After it ended, the freak Thanksgiving weekend winter storm in 1950 was called “one of the most destructive storms ever recorded in (the) northeast United States,” according to an article in the federal Monthly Weather Review.
The storm—now known as the Great Appalachian Storm of 1950—arose from a small area of low pressure over North Carolina and western Virginia. It evolved into strong low pressure over Ohio and, combined with strong high pressure over Canada’s Labrador region, helped generate high winds in the northeastern U.S., the article says.
“The strong onshore winds caused excessively high tides and flooding in some cities in Connecticut and New Jersey,” the article says. Some areas reported more damage than during the unnamed 1938 and 1944 hurricanes.
According to Broccoli, the storm surge generated by the 1950 storm is the second-highest on record at Sandy Hook and The Battery, and ranks first at Atlantic City. The surge does not include the astronomical tide, which ranges from high to low daily. High tide can be at least several feet higher than low tide, and Sandy arrived around high tide during a full moon, when tides are higher than normal.
In Atlantic City, the storm surge hit 5.7 feet during the 1950 storm – a foot higher than Sandy’s surge, according to Broccoli. At Sandy Hook, the surge reached 7.9 feet, only a foot shy of Sandy’s. At The Battery, the surge hit 7.5 feet versus 9.4 feet during Sandy.
“It occurred at low tide, but what if it had occurred at high tide?” Catalano said. “Then what?
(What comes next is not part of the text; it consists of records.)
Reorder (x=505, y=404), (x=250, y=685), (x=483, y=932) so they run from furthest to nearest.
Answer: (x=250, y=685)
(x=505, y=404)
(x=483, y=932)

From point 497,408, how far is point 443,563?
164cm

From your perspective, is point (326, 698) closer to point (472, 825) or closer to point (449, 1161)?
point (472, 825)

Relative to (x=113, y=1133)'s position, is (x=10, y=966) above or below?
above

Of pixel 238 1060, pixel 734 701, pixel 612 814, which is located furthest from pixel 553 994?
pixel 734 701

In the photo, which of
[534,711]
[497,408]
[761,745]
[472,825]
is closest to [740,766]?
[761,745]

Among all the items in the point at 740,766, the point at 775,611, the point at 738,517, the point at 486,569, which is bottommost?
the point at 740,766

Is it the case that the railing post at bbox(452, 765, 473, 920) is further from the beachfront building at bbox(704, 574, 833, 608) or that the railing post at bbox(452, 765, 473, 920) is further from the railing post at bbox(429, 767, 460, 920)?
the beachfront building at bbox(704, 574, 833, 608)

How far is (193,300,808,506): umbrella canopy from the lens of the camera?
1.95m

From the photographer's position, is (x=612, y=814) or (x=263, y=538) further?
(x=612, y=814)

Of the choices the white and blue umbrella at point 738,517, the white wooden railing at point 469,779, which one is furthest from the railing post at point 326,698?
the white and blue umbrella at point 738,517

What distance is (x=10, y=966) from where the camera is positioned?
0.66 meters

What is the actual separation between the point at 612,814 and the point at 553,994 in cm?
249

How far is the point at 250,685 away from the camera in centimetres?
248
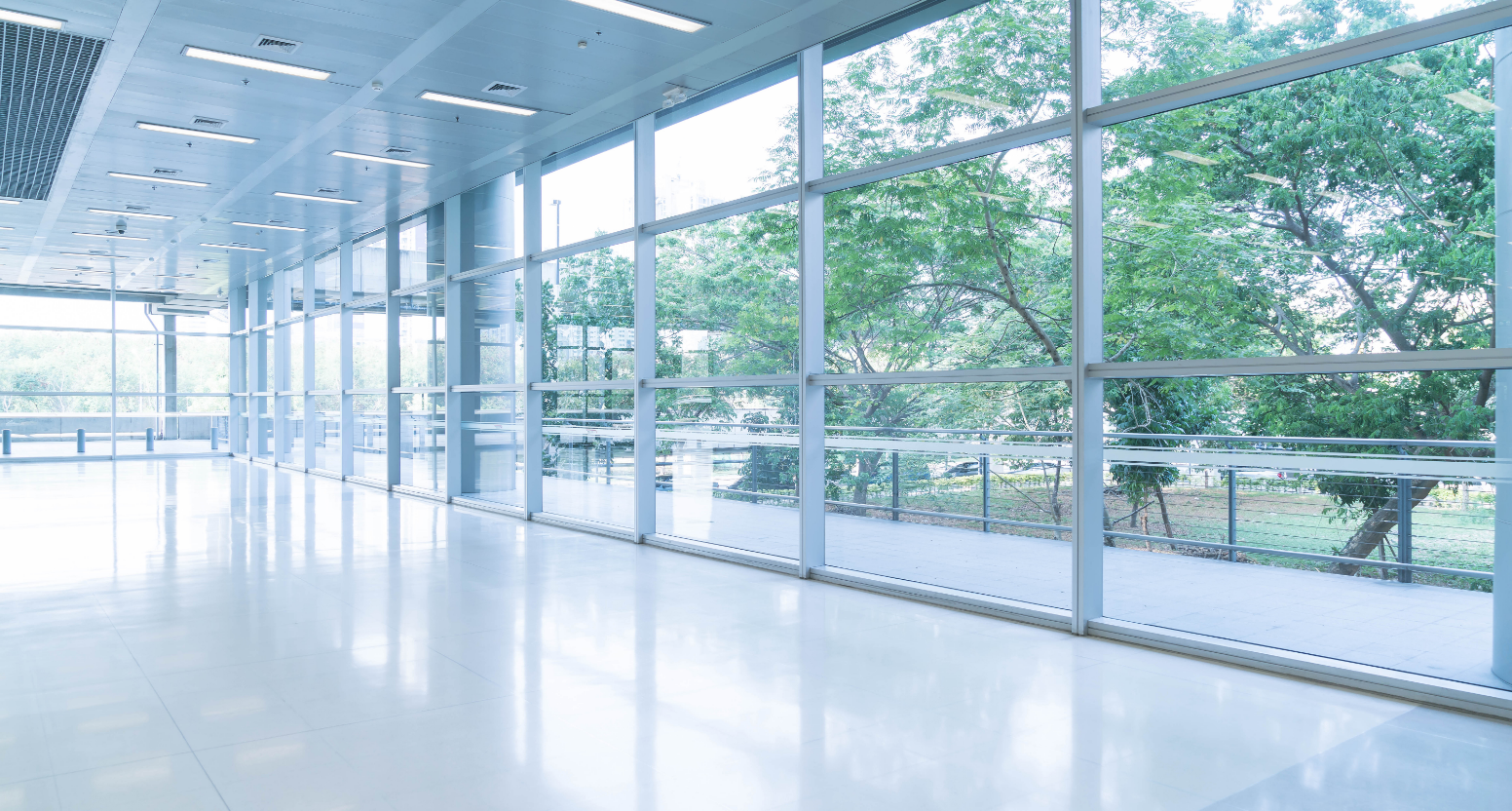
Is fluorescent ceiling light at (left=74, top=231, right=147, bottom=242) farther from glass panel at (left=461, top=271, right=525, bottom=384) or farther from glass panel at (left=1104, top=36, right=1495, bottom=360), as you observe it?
glass panel at (left=1104, top=36, right=1495, bottom=360)

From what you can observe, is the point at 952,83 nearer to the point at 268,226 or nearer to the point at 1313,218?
the point at 1313,218

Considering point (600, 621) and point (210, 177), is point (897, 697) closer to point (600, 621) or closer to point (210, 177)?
point (600, 621)

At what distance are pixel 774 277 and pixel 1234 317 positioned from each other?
4.02m

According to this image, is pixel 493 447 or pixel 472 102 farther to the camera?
pixel 493 447

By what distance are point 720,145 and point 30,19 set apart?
4.84 metres

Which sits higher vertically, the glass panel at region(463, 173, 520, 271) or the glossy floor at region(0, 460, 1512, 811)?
the glass panel at region(463, 173, 520, 271)

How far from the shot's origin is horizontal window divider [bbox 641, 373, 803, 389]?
23.0ft

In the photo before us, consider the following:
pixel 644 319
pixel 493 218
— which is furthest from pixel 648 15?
pixel 493 218

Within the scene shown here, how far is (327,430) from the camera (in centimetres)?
1639

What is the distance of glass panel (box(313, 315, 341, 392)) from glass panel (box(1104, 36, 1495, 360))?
12.2m

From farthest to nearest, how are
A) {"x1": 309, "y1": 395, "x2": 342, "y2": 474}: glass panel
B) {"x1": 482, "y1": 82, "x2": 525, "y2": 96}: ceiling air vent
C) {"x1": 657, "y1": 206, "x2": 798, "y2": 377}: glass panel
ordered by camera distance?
{"x1": 309, "y1": 395, "x2": 342, "y2": 474}: glass panel, {"x1": 657, "y1": 206, "x2": 798, "y2": 377}: glass panel, {"x1": 482, "y1": 82, "x2": 525, "y2": 96}: ceiling air vent

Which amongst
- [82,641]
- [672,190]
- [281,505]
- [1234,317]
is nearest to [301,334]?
[281,505]

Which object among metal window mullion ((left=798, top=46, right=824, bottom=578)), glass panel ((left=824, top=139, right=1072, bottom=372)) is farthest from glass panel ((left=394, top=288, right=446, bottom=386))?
metal window mullion ((left=798, top=46, right=824, bottom=578))

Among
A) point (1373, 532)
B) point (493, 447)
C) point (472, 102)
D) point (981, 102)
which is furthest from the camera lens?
point (493, 447)
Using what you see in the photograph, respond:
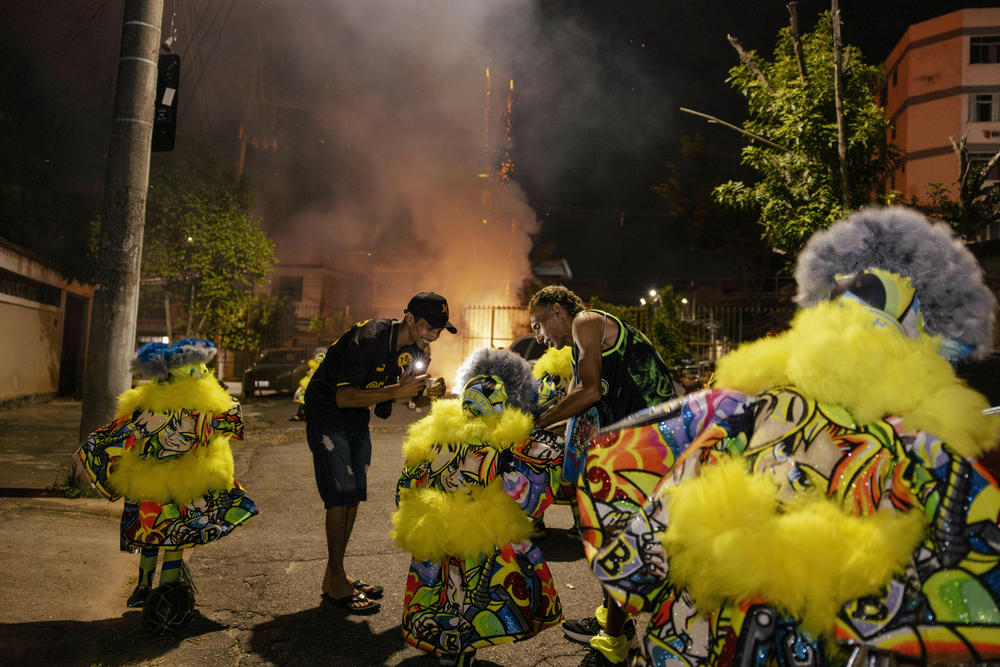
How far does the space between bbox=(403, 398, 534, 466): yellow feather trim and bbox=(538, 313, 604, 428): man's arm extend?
0.32m

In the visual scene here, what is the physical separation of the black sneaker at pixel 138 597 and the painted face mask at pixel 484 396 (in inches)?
87.7

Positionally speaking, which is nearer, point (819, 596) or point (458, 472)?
point (819, 596)

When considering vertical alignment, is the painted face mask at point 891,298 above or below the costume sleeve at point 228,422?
above

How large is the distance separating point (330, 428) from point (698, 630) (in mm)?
2874

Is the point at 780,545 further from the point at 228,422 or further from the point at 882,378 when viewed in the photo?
the point at 228,422

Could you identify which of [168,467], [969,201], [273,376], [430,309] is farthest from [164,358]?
[273,376]

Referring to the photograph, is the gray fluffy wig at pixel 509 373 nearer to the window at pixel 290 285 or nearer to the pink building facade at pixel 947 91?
the pink building facade at pixel 947 91

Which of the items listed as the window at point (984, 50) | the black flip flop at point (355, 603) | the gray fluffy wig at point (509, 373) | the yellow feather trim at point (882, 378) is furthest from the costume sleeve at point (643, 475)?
the window at point (984, 50)

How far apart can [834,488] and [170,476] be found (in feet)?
11.0

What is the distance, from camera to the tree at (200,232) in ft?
54.7

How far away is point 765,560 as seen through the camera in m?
1.58

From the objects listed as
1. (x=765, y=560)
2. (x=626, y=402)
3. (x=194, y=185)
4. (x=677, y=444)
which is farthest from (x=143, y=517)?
(x=194, y=185)

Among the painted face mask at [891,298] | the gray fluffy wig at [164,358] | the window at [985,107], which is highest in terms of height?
the window at [985,107]

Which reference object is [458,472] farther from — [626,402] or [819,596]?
[819,596]
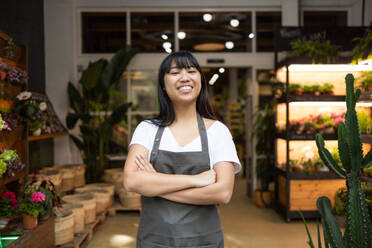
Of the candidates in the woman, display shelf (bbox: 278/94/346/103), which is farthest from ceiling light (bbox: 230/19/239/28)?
the woman

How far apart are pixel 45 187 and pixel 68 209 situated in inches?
25.9

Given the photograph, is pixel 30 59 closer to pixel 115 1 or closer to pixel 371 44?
pixel 115 1

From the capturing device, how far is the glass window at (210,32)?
6.21 meters

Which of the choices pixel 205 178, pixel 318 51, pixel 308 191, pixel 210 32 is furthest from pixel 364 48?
pixel 205 178

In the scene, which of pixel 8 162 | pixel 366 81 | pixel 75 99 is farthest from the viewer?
pixel 75 99

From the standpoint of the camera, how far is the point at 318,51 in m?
4.91

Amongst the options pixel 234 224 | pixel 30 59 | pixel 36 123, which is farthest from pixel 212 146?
pixel 30 59

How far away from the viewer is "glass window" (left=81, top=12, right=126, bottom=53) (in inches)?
241

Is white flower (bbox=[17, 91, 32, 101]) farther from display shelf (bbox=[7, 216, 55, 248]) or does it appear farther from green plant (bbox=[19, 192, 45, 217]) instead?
display shelf (bbox=[7, 216, 55, 248])

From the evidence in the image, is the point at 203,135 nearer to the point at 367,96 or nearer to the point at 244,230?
the point at 367,96

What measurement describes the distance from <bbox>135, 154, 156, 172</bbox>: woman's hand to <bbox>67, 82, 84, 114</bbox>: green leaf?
430cm

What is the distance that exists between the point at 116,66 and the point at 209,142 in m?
4.28

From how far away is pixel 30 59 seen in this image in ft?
17.0

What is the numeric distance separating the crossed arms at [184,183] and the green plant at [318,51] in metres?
3.85
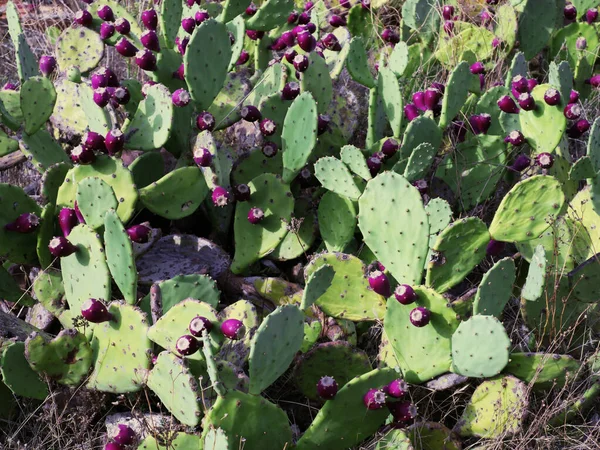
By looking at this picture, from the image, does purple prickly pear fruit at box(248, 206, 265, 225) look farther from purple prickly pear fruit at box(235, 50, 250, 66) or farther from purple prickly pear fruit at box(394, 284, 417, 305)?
purple prickly pear fruit at box(235, 50, 250, 66)

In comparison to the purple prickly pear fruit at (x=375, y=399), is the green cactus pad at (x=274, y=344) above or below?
above

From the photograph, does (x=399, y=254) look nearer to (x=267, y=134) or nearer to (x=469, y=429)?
(x=469, y=429)

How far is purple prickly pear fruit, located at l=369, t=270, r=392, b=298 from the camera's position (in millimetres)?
2246

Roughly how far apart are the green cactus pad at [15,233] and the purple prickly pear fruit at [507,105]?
5.76 ft

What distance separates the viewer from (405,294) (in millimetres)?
2107

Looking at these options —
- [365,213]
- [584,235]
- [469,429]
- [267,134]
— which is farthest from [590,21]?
[469,429]

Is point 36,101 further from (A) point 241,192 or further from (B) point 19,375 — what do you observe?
(B) point 19,375

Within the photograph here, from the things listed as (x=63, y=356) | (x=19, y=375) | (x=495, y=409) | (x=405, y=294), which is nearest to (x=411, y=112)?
(x=405, y=294)

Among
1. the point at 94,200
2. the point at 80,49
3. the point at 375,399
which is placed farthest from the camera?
the point at 80,49

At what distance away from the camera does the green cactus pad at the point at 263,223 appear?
8.83 feet

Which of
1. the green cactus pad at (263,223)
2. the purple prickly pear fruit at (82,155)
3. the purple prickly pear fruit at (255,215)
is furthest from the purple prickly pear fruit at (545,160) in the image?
the purple prickly pear fruit at (82,155)

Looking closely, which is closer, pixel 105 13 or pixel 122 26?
pixel 122 26

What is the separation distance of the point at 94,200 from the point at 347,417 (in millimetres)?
1021

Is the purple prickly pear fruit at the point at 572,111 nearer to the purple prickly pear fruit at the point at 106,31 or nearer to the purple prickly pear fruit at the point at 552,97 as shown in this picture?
the purple prickly pear fruit at the point at 552,97
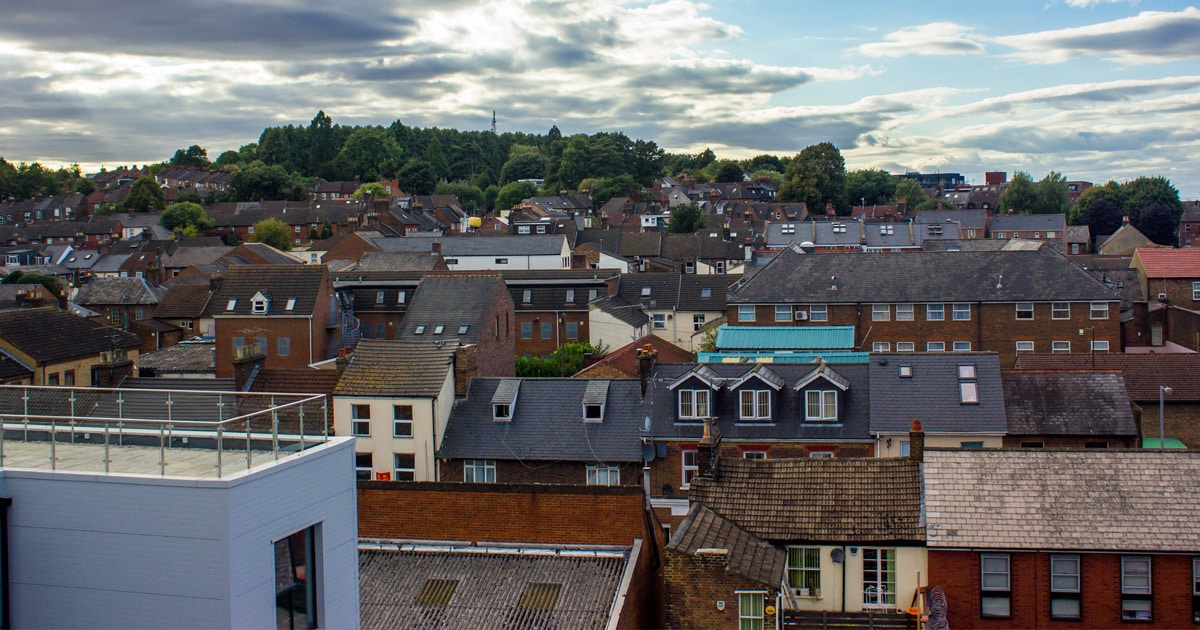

It’s a very interesting question.”
David A. Robinson, professor of geography at Rutgers and the New Jersey state climatologist, said the remarkable rogue storm in many respects was “forgotten because it wasn’t a classic nor’easter. It wasn’t a storm that brought massive river flooding. It didn’t hit the Atlantic coastal beaches in New Jersey as much as it hit Delaware Bay and New York Harbor. But it shows how vulnerable the Jersey Shore is to a period of persistent onshore winds.”